-- WORK TASK --
Set down every record below exactly as it stands, with the pictures omitted.

(PROVIDED DATA)

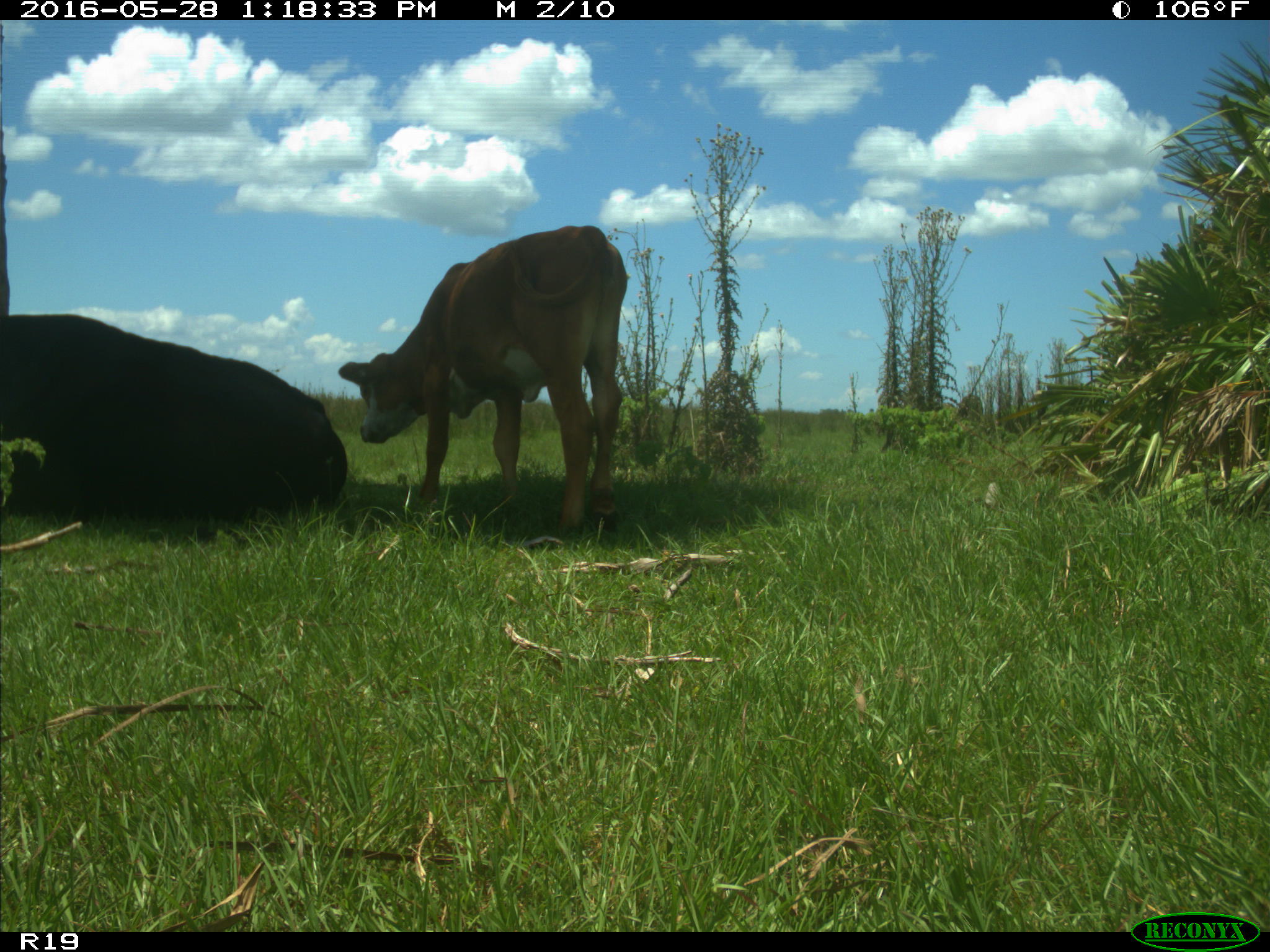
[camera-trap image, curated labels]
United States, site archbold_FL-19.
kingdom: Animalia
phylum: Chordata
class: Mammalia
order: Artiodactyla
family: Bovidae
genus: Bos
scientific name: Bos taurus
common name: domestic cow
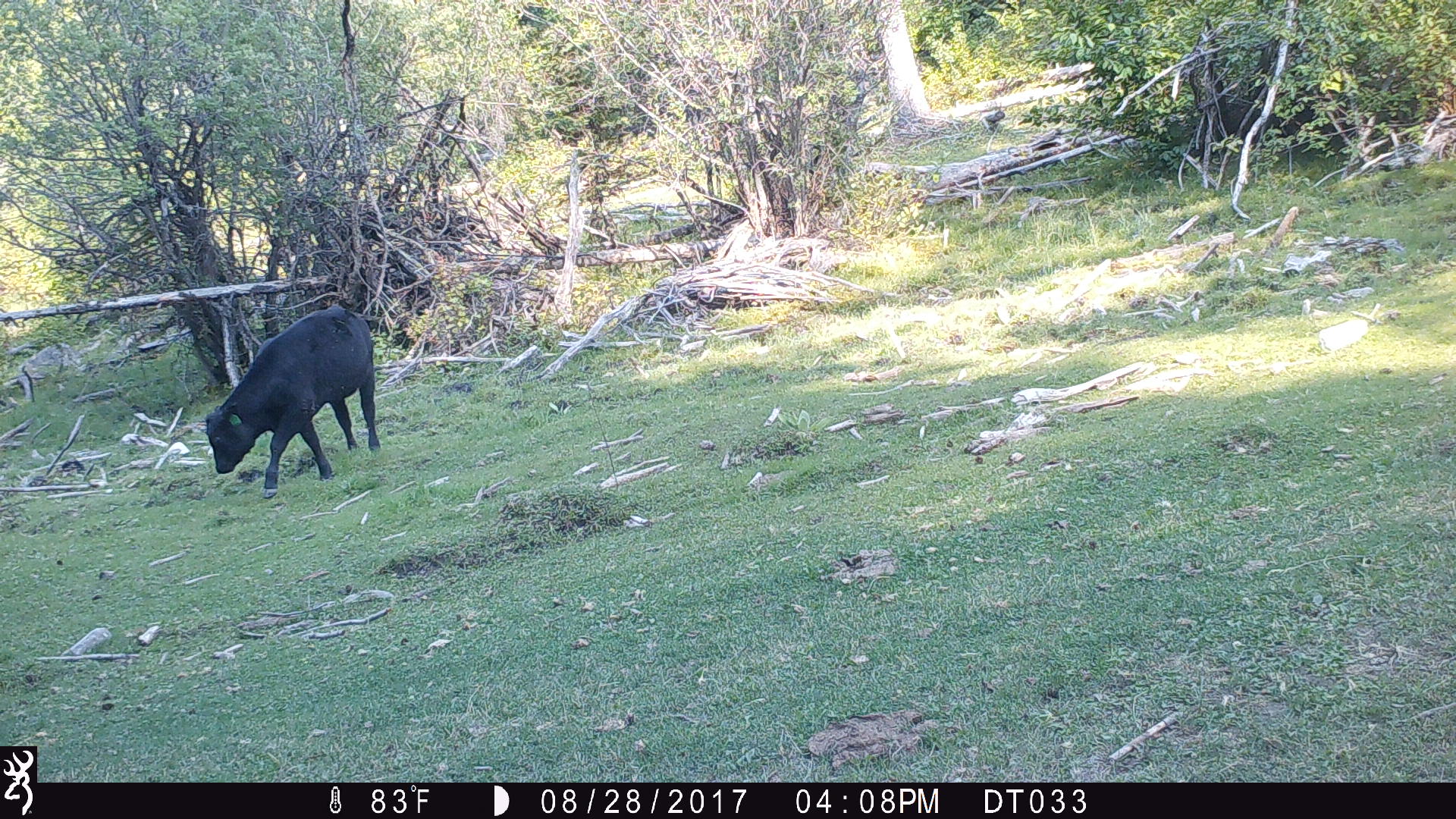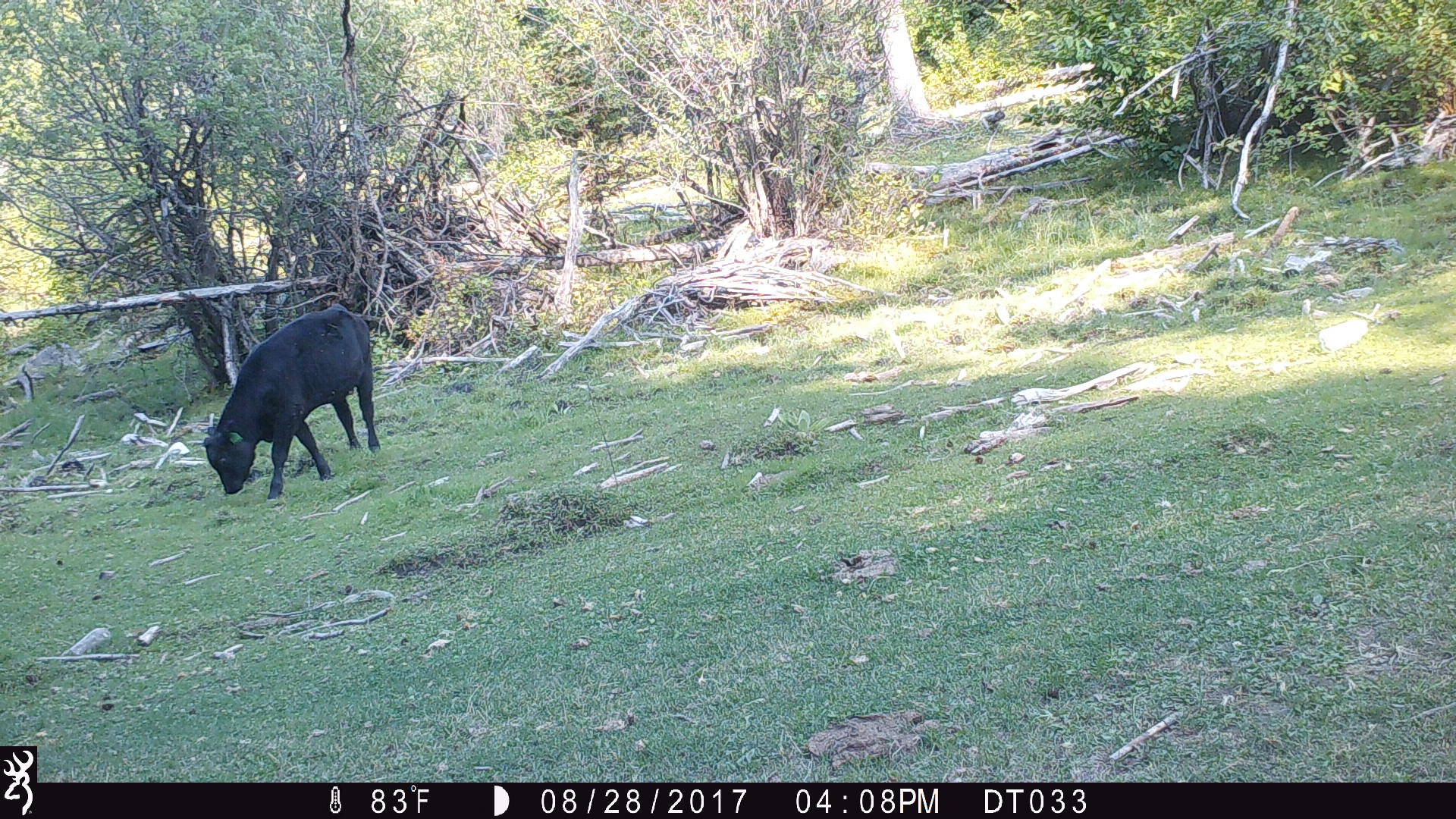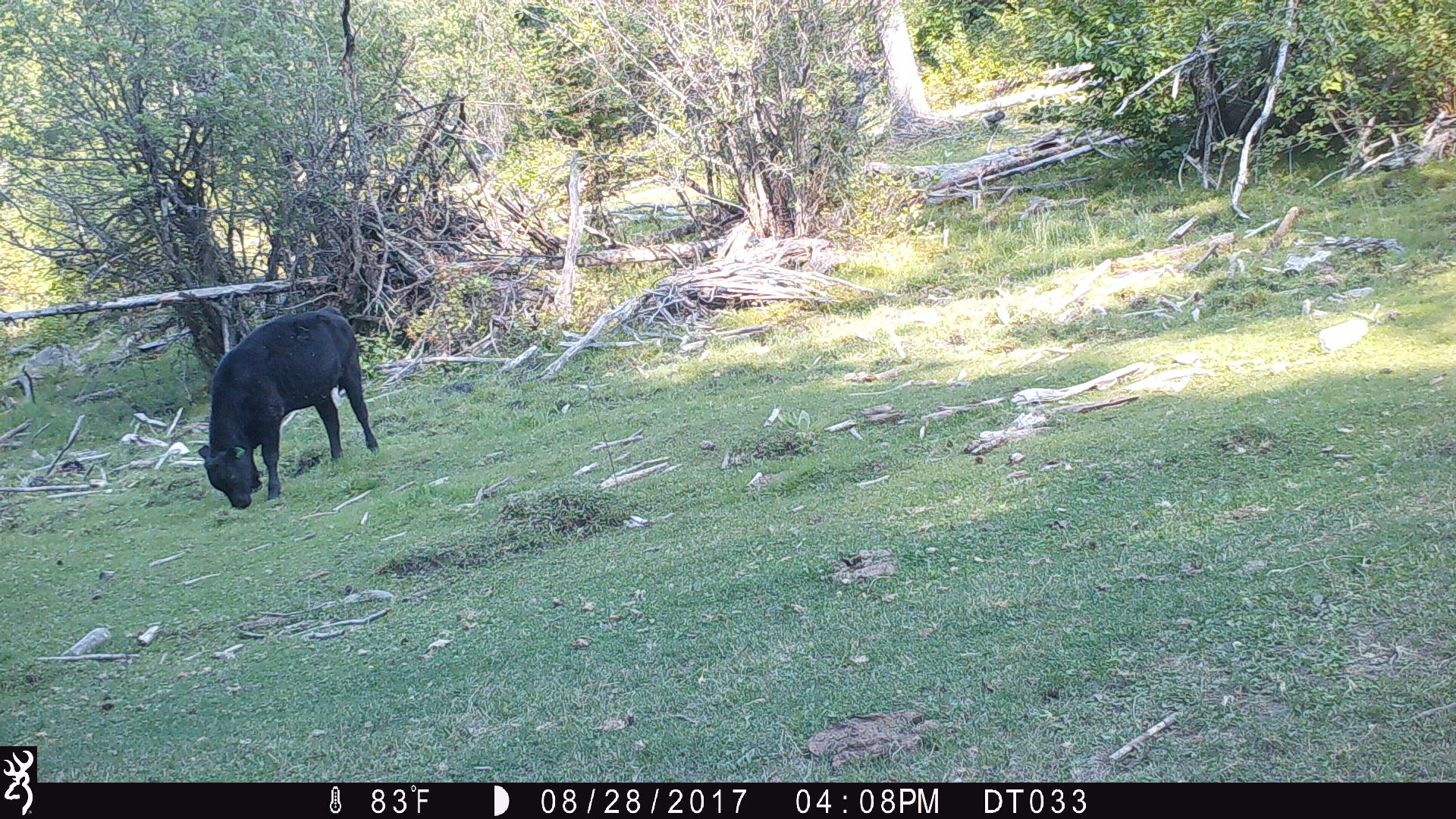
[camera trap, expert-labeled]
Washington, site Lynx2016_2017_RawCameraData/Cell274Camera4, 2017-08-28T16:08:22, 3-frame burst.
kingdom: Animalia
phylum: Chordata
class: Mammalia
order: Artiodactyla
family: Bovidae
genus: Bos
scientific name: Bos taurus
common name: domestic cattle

(End PROVIDED DATA)

-- ANSWER TO THIS TASK --
[camera-trap image, curated labels]
United States, site archbold_FL-19.
kingdom: Animalia
phylum: Chordata
class: Mammalia
order: Artiodactyla
family: Bovidae
genus: Bos
scientific name: Bos taurus
common name: domestic cow
[camera trap, expert-labeled]
Washington, site Lynx2016_2017_RawCameraData/Cell274Camera4, 2017-08-28T16:08:22, 3-frame burst.
kingdom: Animalia
phylum: Chordata
class: Mammalia
order: Artiodactyla
family: Bovidae
genus: Bos
scientific name: Bos taurus
common name: domestic cattle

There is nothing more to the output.